> _What to work on_
Can you write out the skiing passage from "Given all the" up to and including "from the hills.", changing "moose pond" to "frozen lake"?

> _Text passage_
%%

Given all the time and effort that human beings have put into perfecting skiing, it seems especially tragic to think that technology and climate change may someday render such knowledge irrelevant.

After the moose pond, I came to a steep ridge, impossible to ascend even in my climbing skins. Maybe, I could have pulled it off in snowshoes, the kind native tribes used for travel in North America. When I took my skis off, I found that I couldn’t climb the mountain; for each step I took up, I sank down exactly the same distance. It was time to get down from the hills.

I skied back inside my tracks. Only at the steepest sections did I veer into the unbroken powder to break speed. A couple days later, some friends were able to use the tracks I’d left on their own adventure. I hope we keep the trail broken all winter.

  •     The term “waxless skis,” in reference to the type of skis I was using, is a bit of a misnomer. Skiers in waxless skis still put glide wax at that tips and tails of these skis to boost speed. What makes these skis different from traditional waxable ones is that the waxless skis have scales or other groove patterns in the kick zone, an area beneath and in front of the ski boot. When the skier kicks down and back, the grooves stick in the snow and provide the friction needed to push off and move forward. Waxable skis also use glide wax at the tips and tails, but the kick zone is smooth and there is a stickier kick wax that goes there, also designed to stick into the snow.

%%

> _Dataset content_
%%

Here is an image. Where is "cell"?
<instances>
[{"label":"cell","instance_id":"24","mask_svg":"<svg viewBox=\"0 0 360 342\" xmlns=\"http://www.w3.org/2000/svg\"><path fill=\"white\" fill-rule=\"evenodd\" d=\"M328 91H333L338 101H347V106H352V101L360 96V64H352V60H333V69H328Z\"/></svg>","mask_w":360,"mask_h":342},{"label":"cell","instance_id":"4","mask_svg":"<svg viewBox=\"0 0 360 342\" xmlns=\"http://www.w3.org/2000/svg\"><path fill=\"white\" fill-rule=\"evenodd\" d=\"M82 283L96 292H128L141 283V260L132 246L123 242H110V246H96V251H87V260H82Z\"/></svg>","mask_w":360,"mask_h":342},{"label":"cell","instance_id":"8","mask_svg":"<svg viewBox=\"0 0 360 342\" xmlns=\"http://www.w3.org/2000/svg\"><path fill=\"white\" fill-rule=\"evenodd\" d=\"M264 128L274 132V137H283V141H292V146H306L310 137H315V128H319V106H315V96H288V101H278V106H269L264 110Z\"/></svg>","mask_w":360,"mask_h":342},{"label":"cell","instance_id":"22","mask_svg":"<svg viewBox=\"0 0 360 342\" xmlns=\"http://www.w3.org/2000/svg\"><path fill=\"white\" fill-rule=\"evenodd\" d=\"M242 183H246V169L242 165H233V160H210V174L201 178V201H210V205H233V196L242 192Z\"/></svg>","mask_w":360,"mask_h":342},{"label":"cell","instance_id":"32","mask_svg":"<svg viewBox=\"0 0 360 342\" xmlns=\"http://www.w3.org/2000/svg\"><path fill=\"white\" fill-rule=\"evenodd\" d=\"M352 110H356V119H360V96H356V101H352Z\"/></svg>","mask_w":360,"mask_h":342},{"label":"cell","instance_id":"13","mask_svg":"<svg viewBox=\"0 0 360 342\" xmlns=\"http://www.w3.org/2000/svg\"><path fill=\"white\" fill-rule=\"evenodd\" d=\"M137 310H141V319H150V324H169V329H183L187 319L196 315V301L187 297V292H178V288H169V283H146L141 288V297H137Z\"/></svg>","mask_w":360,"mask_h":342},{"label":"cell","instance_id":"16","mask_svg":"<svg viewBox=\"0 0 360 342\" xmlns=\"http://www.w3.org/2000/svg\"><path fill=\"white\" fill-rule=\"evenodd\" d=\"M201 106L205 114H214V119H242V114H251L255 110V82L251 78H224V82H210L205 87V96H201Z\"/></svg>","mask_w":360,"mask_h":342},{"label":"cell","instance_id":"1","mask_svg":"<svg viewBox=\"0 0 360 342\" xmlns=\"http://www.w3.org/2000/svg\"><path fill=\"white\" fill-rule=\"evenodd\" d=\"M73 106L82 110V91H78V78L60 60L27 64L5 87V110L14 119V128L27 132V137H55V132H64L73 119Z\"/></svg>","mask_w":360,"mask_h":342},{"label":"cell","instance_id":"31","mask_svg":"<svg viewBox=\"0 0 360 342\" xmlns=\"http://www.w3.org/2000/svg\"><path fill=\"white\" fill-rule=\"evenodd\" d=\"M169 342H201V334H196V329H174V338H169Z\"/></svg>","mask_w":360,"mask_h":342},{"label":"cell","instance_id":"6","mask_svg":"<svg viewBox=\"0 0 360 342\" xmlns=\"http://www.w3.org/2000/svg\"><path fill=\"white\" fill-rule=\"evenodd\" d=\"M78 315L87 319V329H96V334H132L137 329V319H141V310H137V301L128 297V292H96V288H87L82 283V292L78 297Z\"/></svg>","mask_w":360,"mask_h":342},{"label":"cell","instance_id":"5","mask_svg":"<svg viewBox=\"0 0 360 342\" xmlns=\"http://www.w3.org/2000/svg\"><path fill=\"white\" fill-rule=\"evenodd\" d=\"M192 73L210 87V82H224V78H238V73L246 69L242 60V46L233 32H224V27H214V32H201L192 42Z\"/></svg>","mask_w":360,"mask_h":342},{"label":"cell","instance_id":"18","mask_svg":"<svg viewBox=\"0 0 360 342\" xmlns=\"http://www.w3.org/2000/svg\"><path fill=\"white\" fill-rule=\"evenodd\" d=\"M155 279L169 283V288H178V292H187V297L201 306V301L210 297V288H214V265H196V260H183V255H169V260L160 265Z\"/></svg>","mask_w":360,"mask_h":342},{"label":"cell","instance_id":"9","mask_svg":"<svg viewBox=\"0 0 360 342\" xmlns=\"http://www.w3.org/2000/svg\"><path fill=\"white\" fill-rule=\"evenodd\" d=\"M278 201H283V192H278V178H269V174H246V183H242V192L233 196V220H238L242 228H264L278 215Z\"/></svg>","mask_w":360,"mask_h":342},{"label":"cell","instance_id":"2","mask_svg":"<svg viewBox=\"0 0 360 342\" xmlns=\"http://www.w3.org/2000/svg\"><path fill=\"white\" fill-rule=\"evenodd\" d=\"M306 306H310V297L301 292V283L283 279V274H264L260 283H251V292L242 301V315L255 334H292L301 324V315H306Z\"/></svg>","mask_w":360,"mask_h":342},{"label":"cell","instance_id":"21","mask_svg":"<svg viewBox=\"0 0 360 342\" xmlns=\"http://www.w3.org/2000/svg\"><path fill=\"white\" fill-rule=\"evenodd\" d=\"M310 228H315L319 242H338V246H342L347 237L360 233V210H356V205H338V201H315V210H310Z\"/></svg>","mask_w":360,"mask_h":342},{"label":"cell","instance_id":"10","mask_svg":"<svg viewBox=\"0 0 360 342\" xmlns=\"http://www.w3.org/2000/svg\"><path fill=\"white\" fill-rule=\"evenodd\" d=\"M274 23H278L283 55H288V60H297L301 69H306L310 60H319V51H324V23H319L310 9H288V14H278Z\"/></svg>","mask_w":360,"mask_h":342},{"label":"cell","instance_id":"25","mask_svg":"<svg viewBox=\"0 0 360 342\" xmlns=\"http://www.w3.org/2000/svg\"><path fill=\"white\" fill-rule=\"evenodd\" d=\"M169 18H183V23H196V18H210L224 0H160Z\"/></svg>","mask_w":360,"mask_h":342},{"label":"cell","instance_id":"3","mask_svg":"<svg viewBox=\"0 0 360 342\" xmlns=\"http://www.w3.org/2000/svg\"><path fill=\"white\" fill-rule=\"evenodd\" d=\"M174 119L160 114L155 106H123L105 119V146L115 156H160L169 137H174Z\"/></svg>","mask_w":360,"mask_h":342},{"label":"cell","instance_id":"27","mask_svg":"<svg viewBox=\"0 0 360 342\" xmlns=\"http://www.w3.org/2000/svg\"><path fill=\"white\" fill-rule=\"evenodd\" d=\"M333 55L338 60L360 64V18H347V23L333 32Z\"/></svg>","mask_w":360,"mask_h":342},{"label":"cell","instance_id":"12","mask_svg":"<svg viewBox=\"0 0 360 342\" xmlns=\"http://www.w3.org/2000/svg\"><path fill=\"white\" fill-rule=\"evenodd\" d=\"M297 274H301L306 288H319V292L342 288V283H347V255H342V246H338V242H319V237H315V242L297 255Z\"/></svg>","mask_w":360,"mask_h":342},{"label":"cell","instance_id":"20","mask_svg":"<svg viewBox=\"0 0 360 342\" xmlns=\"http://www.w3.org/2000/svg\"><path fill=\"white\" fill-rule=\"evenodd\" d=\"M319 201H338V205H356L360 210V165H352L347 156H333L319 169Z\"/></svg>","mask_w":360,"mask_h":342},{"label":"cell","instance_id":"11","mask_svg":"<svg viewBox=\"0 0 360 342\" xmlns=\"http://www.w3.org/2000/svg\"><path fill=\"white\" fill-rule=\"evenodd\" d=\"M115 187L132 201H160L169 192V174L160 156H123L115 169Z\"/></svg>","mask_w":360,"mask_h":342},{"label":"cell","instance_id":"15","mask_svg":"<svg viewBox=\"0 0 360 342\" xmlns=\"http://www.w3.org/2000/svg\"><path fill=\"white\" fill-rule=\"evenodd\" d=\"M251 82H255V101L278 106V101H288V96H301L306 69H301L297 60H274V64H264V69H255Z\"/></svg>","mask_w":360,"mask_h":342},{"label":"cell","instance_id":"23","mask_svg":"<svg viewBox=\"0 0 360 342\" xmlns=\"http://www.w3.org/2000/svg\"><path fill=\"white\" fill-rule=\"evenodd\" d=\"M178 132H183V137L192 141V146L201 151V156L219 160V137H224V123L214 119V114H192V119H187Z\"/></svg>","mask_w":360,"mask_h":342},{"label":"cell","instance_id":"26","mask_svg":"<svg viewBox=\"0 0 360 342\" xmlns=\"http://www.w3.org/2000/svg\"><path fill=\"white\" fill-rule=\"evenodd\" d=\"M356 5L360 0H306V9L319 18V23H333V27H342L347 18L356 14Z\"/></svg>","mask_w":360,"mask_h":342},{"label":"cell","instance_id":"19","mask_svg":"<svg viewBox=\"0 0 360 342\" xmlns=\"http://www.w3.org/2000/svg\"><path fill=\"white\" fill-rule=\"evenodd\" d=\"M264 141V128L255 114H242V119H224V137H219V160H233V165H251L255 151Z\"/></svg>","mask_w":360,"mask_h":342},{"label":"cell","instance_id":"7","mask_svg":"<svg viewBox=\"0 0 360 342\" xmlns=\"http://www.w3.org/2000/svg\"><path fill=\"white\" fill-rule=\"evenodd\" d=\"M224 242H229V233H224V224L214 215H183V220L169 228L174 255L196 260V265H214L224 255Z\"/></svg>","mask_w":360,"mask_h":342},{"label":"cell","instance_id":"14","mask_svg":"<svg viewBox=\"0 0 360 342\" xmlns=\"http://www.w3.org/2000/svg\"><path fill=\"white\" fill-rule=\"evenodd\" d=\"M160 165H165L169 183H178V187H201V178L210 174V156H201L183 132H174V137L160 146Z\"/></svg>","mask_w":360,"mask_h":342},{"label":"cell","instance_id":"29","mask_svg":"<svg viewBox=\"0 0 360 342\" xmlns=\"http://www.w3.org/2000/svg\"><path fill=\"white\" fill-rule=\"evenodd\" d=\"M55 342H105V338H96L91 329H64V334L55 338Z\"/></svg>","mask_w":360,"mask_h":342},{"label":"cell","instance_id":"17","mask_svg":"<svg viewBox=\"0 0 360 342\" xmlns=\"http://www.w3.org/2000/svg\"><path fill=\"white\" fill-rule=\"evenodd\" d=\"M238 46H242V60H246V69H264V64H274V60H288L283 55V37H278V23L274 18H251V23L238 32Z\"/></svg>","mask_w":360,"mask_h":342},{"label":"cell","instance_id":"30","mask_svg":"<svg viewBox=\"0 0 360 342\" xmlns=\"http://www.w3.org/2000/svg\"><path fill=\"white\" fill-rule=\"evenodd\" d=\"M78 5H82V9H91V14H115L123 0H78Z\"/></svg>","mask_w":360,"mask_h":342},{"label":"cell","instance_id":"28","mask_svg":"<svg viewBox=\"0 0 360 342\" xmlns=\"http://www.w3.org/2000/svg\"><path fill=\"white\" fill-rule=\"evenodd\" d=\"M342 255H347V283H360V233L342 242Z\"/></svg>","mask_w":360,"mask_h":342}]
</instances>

%%

> _Result of this exercise_
Given all the time and effort that human beings have put into perfecting skiing, it seems especially tragic to think that technology and climate change may someday render such knowledge irrelevant.

After the frozen lake, I came to a steep ridge, impossible to ascend even in my climbing skins. Maybe, I could have pulled it off in snowshoes, the kind native tribes used for travel in North America. When I took my skis off, I found that I couldn’t climb the mountain; for each step I took up, I sank down exactly the same distance. It was time to get down from the hills.